Tasks for this exercise.
- 1) Answer these questions from the text on the genome and chromatin, one line each:
(a) Into how many chromosomes are the human genome's nucleotides packaged?
(b) How many base pairs long is the linker DNA segment that joins nucleosomes?
(c) Where is heterochromatin mostly found?
- 2) Extend the text on the genome and chromatin, starting after its last answer and keeping its format.

Selected extract.
Content starts

Genome

Question 1

The human genome contains _ nucleotides packaged into _ chromosomes

Answer 1

3.2 x 10^9

24

Question 2

Diameter of the nucleus

Answer 2

~6 micrometres

Question 3

Chromatin

Answer 3

DNA and its associated proteins

Question 4

What causes DNA to bind to histones

Answer 4

• ionic bonding
• DNA is neg charged due to phosphates
• histones are pos charged due to high lys arg content

Question 5

Nucleosome

Answer 5

-148 bp of DNA wound in sequence around histone octamer

Question 6

Linker DNA

Answer 6

54bp DNA segment that joines nucleosomes together

Question 7

Experimental evidence for nucleosomes

Answer 7

1. ‘Beads on a string’ appearance of chromatin in EMs

2. Micrococcal nuclease digestion of chromatin

Question 8

What determines nucleosome position on DNA

Answer 8

1. DNA flexibility

2. Nearby bound proteins

Question 9

Nuclear matrix

Answer 9

insoluble network of non-histone proteins which forms a scaffold onto which specific DNA sequences attach to form long loops

Question 10

Euchromatin

Answer 10

Loosely packed form of DNA containing genes that are actively transcribed
(92% of genome)

Question 11

Heterochromatin

Answer 11

Very tightly packed DNA that is inaccessible to polymerases, thus is not actively transcribed

Question 12

Chromatin remodelling complexes

Answer 12

Large protein complexes that modify nucleosome structure using ATP, leaving DNA less tightly bound to histone proteins

Question 13

Euchromatin packing ratio

Answer 13

750

Question 14

Heterochromatin packing ratio

Answer 14

20,000 - 50,000

Question 15

Evidence for the association between chromosome decondensation and transcription

Answer 15

When nuclei are digested with DNase I, regions more prone to cleavage are those near actively transcribed genes

Question 16

Proteins that make up the histone octamer

Answer 16

H2A
H2B
H3
H4

Question 17

First level of DNA packing

Answer 17

Nucleosomes

Question 18

Second level of DNA packing

Answer 18

30nm fibre

Question 19

30nm fibre

Answer 19

structure formed when histone H1 pulls the nucleosomes together into a regular repeating array

Question 20

Two ways the nucleosomes structure is altered to allow DNA access

Answer 20

1. Chromatin-remodelling complexes

2. Modification of histone tails

Question 21

Histone tail modification

Answer 21

• acetyl, phosphate or methyl groups are added to the tails
• histone stabilisation isn’t altered but overall 30nm fibre is
• modified histone will recruit and bind different proteins causing different effects

Question 22

Heterochromatin is mostly found….

Answer 22

around the centromere and telomeres (mammals)

Content ends

Given data.
Content starts

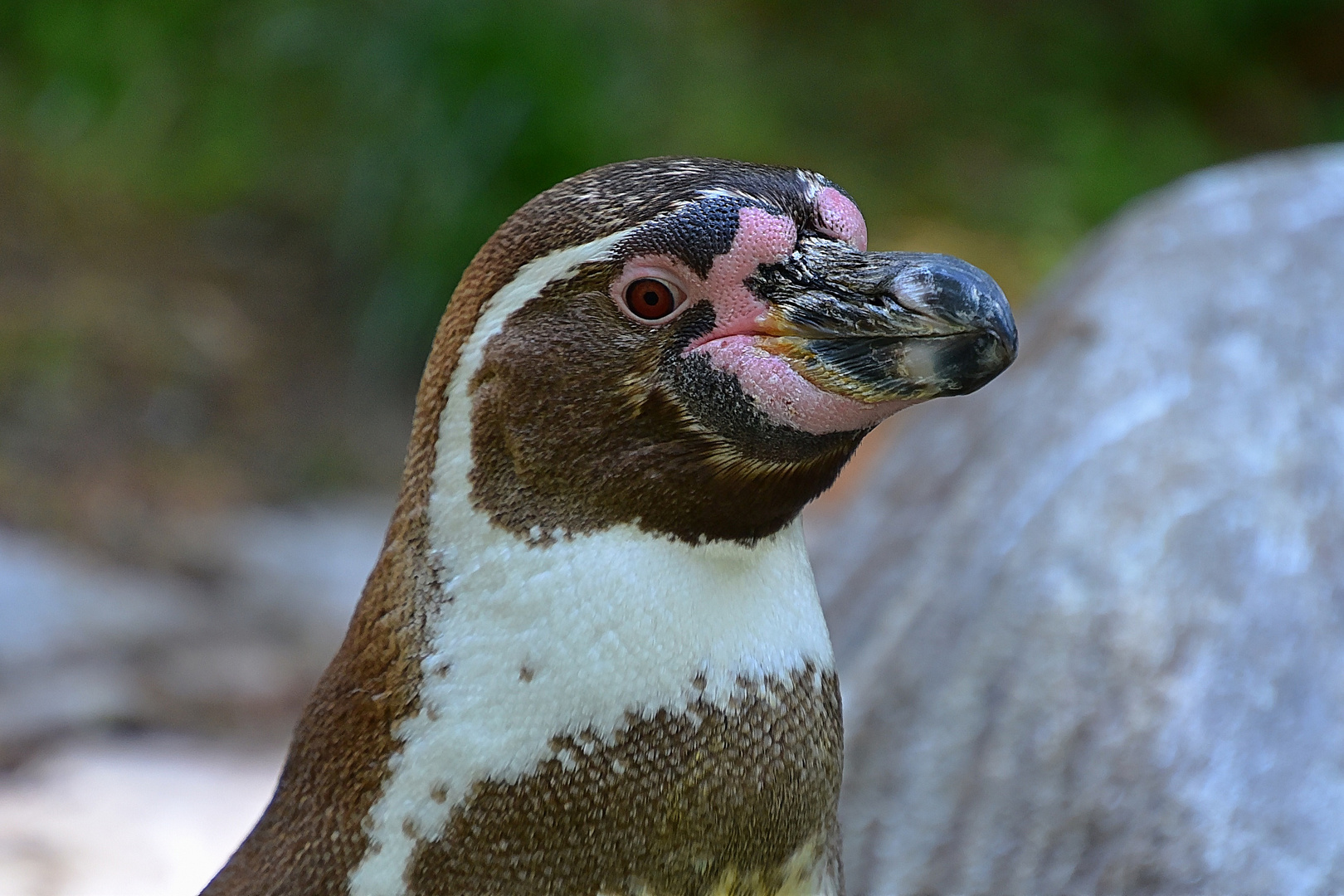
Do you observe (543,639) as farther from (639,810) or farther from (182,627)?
(182,627)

Content ends

Results.
- 1)
(a) 24
(b) 54 bp
(c) Around the centromere and telomeres (in mammals)

- 2)
Question 23

Chromatin assembly factor

Answer 23

adds the new H3 and H4 tetramers to the newly synthesised DNA

Question 24

Five histone modification enzymes

Answer 24

1. Histone acetyltransferase
2. Histone deacetylase
3. Methyltransferase
4. Kinase
5. Ubiquitin transferase

Question 25

How does histone acetlyation affect DNA?

Answer 25

• modifies the transcription of DNA
• HATs make DNA more accessible
• HDACs make DNA less accessible

Question 26

Transcriptional activators

Answer 26

• hyperacetylate histones near the activator binding site by interacting with HATs
• facilitate promoter-TF interaction

Question 27

Transcriptional repressors

Answer 27

• deacetylate histonesnear the repressor binding site by interacting with HDACs
• inhibit promoter-TF interaction

Question 28

Centromere

Answer 28

• Part of DNA linking sister chromatids

- site of assembly of the kinetochore

Question 29

Kinetochore

Answer 29

set of proteins at the centromere that provide a site of attachment for the spindle fibres

Question 30

Replication origin

Answer 30

• First point of opening of the double helix during replication
• A-T rich and with unique short repeating sequences that multimeric origin binding proteins recognise

Question 31

Telomeres

Answer 31

• end structures of eukaryotic chromos
• G rich and with unique short repeating species-specific sequences (TTAGGG in humans)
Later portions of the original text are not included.